═══ EXERCISE TEXT

Sunday, 8 January 2012

PARTY OF MANDELA, S.AFRICA'S ANC MARKS 100 YEARS


South Africa President Jacob Zuma takes a walk
on January 6, 2012 in Botshabelo, some 40 kms
outside Bloemfontein, before addressing a crowd.
South Africa's ruling African National Congress on
January 6 began celebrations for its centenary, still
firmly at the helm of Nelson Mandela's all-race
democracy despite losing some of its shine. Photo/AFP
South Africa's mighty African National Congress on Friday began celebrations for its centenary, still firmly at the helm of Nelson Mandela's all-race democracy despite losing some of its shine.
Africa's oldest liberation movement expects 46 heads of state for the bash marking its 100th anniversary Sunday, with 100,000 supporters set to flood into the normally placid central city of Bloemfontein.
"We are the oldest organisation in the continent," President Jacob Zuma told a cheering crowd after a walk-about Friday in Botshabelo around 40 kilometres (25 miles) from Bloemfontein.
"Many organisations have been created, born, established along the way and many have perished, have died, have collapsed. Not the ANC."
A golf tournament kicked off the three-day programme catering to the ANC's diverse members of billionaires and paupers, with events ranging from an animal sacrifice and cleansing ceremony to a church service and concerts.
On Sunday, Zuma will address a mass rally at the start of a challenging year when he is bidding for re-election as party boss amid increasing internal threats to his leadership.
Supporters and international guests will be greeted by a city secured by police and the army and festooned with party colours and banners that also pay tribute the ANC's foreign supporters.
Mandela, who at 93 has not made a public appearance since July 2010, will be notably absent.
"He is not coming and we are not expecting him to come," party secretary general Gwede Mantashe told public radio SABC. "He is in good spirits but very, very old."
After inspiring a global anti-apartheid backlash, the ANC led South Africa peacefully into a "rainbow nation" in 1994 despite fears of civil war but has more recently faced criticism of abandoning its struggle roots.
"This is perhaps the most remarkable liberation movement of the last century," said Andrew Feinstein, a former ANC parliamentarian who resigned over a muzzled probe into a multi-billion-rand arms deal.

══════
═══ EXERCISE DATA

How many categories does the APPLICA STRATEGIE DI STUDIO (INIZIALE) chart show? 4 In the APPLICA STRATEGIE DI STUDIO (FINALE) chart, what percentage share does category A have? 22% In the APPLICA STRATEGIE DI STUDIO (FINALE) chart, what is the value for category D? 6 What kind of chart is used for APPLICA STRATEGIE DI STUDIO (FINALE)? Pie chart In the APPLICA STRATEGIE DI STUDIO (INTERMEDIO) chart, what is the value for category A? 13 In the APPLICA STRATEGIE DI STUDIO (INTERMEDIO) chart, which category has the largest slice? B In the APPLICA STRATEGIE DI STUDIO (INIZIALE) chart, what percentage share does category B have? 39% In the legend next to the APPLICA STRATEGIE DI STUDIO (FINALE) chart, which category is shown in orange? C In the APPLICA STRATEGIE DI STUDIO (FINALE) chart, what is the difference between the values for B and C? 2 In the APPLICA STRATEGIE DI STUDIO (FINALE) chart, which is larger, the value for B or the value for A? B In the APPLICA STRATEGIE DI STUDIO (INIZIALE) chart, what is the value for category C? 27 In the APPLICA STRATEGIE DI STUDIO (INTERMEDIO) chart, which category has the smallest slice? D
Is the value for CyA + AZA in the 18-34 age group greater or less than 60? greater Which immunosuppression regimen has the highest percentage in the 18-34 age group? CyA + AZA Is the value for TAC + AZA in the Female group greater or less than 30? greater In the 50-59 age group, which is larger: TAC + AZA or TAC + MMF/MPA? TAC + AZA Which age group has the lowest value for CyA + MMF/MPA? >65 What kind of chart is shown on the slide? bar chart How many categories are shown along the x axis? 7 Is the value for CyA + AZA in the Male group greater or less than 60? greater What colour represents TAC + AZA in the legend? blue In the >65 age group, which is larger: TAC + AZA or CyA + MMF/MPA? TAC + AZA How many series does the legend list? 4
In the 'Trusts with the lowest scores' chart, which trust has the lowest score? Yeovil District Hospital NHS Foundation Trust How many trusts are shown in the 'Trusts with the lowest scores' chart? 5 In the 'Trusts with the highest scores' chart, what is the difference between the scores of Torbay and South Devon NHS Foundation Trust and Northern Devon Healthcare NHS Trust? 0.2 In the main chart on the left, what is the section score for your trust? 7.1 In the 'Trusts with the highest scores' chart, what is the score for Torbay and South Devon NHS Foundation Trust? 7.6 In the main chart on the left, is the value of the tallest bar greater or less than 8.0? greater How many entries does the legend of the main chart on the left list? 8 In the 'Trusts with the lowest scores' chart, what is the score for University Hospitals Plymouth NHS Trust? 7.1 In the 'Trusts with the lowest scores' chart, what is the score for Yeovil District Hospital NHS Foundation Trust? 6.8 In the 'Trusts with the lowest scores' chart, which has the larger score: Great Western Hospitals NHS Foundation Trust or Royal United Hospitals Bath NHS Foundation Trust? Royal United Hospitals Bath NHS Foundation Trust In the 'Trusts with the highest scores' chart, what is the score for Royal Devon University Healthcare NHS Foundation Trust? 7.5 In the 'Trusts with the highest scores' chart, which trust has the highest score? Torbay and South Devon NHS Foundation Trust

══════

THINGS TO DO.
a. Could you rewrite the part of the ANC centenary article that opens with the words containing "Supporters and international" and closes with "multi-billion-rand arms deal.", putting "welcomed" in place of "greeted"?
b. Can you write the next part of the ANC centenary article, picking up after its last sentence?

ANSWERS FOR EACH ITEM.
a.
Supporters and international guests will be welcomed by a city secured by police and the army and festooned with party colours and banners that also pay tribute the ANC's foreign supporters.
Mandela, who at 93 has not made a public appearance since July 2010, will be notably absent.
"He is not coming and we are not expecting him to come," party secretary general Gwede Mantashe told public radio SABC. "He is in good spirits but very, very old."
After inspiring a global anti-apartheid backlash, the ANC led South Africa peacefully into a "rainbow nation" in 1994 despite fears of civil war but has more recently faced criticism of abandoning its struggle roots.
"This is perhaps the most remarkable liberation movement of the last century," said Andrew Feinstein, a former ANC parliamentarian who resigned over a muzzled probe into a multi-billion-rand arms deal.

b.
"The disappointment is how quickly the ANC moved from that politics of the impossible to practise politics as normal, as they're practised throughout the world."
The party was founded in Bloemfontein on January 8, 1912, as the South African Native National Congress, and met crushing brutality from apartheid rulers who slapped it with a ban in 1960 and jailed its top leaders four years later.
Nearly 30 years on, the crumbling and isolated regime released icon Mandela to lead the country into its first all-race polls where the party has enjoyed huge wins ever since in regular polls.
In doing so, it has avoided the pitfalls of fellow African liberation movements which once rallied with the party, such as Mugabe's ZANU-PF in power in neighbouring Zimbabwe for 30 years.
But the ANC government has faced a rocky ride since the Mandela years. While the Nobel peace laureate is idealised into near-sainthood, critics bemoan the party as the shadow of a once-noble movement which has lost its moral compass.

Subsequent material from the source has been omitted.